Render the entries as a JSON list of strings, one string per line and no blank lines, starting at the line containing "From among the choices" and ending after the line containing "which is furthest from [319,197]?".
================================
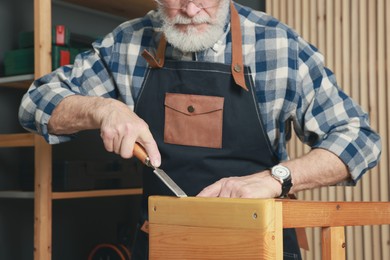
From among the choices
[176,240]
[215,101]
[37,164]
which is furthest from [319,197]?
================================
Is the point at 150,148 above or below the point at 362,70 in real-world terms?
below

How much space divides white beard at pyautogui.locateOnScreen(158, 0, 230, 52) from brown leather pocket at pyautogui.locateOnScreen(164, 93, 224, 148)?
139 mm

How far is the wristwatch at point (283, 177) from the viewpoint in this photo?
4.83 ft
================================
* _EXERCISE SOLUTION_
[
  "From among the choices",
  "[176,240]",
  "[215,101]",
  "[37,164]",
  "which is furthest from [319,197]?"
]